The algorithm of Wigderson (see here) can color a graph that is known to be $3$-colorable in $O\left( \sqrt{\left| V \right|} \right)$ colors. This is done in $O\left( |V| + |E|\right)$ time.
For those who are not familiar with the algorithm, I'll give a brief description of it (it can be used for any $k$-colorable graph, but lets assume $k=3$).
We loop on $V$ until a $v\in V$ is found such that $\deg v \geq \sqrt {|V|}$. If no such $v\in V$ exists, then the graph has a bounded degree of $\sqrt{|V|}$, and can be easily colored using $\sqrt{|V|}$ colors in linear time (by simply iterating over all vertices and selecting an unoccupied color among the ones of its neighbours).
Once such a $v\in V$ is found, we denote by $G_v$ the induced subgraph of $v$'s neighbours. As $G$ is $3$-colorable, $G_v$ is $2$-colorable. That means, $G_v$ can be colored using $2$ colors in linear time, by a simple "red"-"blue" algorithm. By selecting a third color, $v$ can be colored as well. Once we move to the next $v\in V$, we use a different color class (each color class contains $3$ colors).
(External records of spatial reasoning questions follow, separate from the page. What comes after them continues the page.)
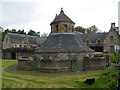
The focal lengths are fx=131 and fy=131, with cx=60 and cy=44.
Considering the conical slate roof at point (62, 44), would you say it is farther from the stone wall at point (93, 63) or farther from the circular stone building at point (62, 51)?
the stone wall at point (93, 63)

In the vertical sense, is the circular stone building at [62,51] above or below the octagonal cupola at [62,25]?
below

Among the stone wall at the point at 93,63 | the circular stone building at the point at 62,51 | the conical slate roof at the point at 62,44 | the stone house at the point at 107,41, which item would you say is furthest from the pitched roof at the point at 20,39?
the stone wall at the point at 93,63

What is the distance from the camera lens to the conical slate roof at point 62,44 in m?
25.3

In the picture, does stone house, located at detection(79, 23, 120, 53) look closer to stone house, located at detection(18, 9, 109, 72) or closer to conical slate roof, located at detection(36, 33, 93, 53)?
stone house, located at detection(18, 9, 109, 72)

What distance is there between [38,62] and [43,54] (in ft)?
8.57

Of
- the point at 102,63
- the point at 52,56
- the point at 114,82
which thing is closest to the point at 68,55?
the point at 52,56

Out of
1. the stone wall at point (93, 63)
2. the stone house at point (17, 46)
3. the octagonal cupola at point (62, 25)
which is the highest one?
the octagonal cupola at point (62, 25)

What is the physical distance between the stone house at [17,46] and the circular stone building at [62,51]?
15.0m

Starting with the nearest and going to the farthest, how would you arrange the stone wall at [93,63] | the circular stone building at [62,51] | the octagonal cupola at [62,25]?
the circular stone building at [62,51] → the stone wall at [93,63] → the octagonal cupola at [62,25]

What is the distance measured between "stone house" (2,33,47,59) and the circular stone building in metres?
15.0

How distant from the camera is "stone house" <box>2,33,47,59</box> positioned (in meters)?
42.0

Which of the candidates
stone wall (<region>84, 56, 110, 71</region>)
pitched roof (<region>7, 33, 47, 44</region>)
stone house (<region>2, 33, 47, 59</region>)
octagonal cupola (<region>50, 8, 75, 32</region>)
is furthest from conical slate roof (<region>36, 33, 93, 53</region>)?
pitched roof (<region>7, 33, 47, 44</region>)

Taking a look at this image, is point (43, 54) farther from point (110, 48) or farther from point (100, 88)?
point (110, 48)

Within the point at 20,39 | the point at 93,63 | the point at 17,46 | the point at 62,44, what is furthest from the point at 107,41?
the point at 17,46
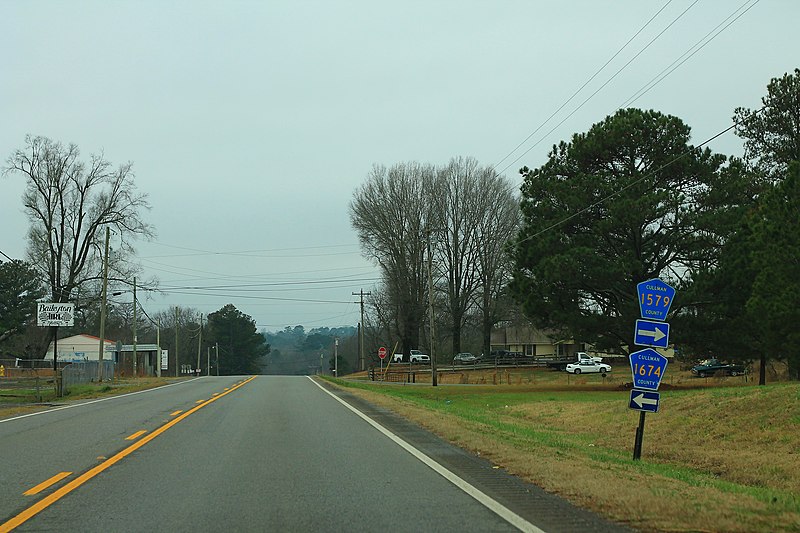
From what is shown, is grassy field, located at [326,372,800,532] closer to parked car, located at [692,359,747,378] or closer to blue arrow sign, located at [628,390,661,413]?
blue arrow sign, located at [628,390,661,413]

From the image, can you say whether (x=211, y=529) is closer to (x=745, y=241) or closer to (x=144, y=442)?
(x=144, y=442)

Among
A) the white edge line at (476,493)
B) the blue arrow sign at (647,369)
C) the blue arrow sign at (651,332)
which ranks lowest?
the white edge line at (476,493)

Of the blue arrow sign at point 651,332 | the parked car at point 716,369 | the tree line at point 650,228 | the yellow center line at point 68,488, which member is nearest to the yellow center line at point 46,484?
the yellow center line at point 68,488

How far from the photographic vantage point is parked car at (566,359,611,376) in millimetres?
72000

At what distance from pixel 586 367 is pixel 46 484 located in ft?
217

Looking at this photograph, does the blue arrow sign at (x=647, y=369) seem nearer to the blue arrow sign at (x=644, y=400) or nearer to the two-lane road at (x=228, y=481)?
the blue arrow sign at (x=644, y=400)

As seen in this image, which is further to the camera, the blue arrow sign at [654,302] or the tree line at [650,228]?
the tree line at [650,228]

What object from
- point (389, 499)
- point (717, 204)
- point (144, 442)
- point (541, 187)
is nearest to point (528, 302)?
point (541, 187)

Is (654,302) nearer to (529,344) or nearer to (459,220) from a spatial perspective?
(459,220)

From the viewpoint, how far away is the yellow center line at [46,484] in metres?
9.57

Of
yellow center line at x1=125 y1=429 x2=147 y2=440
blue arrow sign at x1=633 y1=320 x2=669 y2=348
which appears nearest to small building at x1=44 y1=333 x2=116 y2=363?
yellow center line at x1=125 y1=429 x2=147 y2=440

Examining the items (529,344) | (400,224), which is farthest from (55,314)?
(529,344)

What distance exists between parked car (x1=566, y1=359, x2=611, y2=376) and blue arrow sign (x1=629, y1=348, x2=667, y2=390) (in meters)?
58.7

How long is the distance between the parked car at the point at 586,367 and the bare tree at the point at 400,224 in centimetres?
1394
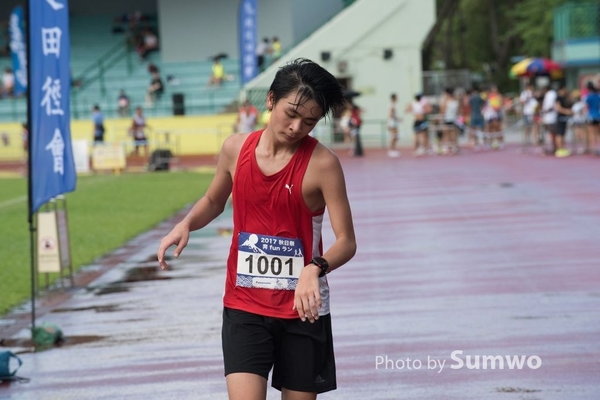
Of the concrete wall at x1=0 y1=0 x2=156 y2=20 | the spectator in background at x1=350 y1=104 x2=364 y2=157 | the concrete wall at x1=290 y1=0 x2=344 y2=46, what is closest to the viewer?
the spectator in background at x1=350 y1=104 x2=364 y2=157

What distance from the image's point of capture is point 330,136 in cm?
4388

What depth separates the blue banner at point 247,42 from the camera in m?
38.3

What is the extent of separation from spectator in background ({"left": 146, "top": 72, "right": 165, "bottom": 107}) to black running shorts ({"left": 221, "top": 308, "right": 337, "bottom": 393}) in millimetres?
40775

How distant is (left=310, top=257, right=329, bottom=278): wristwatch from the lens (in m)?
4.80

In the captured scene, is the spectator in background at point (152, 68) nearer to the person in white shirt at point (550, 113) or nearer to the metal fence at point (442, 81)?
the metal fence at point (442, 81)

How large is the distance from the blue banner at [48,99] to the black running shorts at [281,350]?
234 inches

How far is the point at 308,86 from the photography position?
15.9ft

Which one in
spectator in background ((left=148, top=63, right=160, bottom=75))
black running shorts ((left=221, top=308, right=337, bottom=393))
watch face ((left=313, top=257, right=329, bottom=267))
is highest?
spectator in background ((left=148, top=63, right=160, bottom=75))

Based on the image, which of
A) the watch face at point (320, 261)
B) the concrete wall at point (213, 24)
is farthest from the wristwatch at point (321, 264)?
the concrete wall at point (213, 24)

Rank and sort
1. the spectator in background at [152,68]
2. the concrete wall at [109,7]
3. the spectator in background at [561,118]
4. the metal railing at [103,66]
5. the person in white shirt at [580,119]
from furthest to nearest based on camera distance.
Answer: the concrete wall at [109,7]
the metal railing at [103,66]
the spectator in background at [152,68]
the person in white shirt at [580,119]
the spectator in background at [561,118]

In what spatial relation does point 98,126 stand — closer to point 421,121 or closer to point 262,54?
point 262,54

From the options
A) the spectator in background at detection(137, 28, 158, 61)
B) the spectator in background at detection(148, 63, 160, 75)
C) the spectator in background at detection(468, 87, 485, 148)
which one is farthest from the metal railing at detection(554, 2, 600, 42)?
the spectator in background at detection(137, 28, 158, 61)

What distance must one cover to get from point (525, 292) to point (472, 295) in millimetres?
478

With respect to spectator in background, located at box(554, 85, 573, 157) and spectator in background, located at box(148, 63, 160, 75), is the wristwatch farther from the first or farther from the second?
spectator in background, located at box(148, 63, 160, 75)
We know that $\left|V_{G_v}\right| \geq \sqrt{|V|}$. Meaning, this procedure occurs for at most $\frac{\left| V\right|}{\sqrt{\left| V\right|}} = \left| V \right|$ iterations. The running time is linear each time, meaning the entire running time is still linear (in the original $G$).
So far is the algorithm. I would like to use in the following way:
Given a graph $G=(V,E)$, try coloring it using Wigderson's algorithm. If the graph is actually $3$-colorable, this will succeed. You will receive a $O\left( \sqrt{\left| V \right|}\right)$-coloring. If $G$ is not $3$-colorable, I believe this will fail because there should be at least one vertex $v \in V$ whose color, under any coloring function, cannot be among $\left\{ 0,1,2 \right\}$ (up to a permutation of the colors...). Meaning, under any coloring, its neighbours use all the colors $\left\{ 0,1,2 \right\}$ and the induced subgraph of its neighbours is not $2$-colorable. This means that when we try to $2$-color it by a simple "red"-"blue" algorithm, we will fail. So by checking whether or not we fail in Wigderson's Algorithm, can we not verify in reality whether $G=(V,E)$ is $3$-colorable or not?
I assume the answer is no, yet I'm looking for my mistake, and if possible, to elaborate on where exactly I am wrong in here.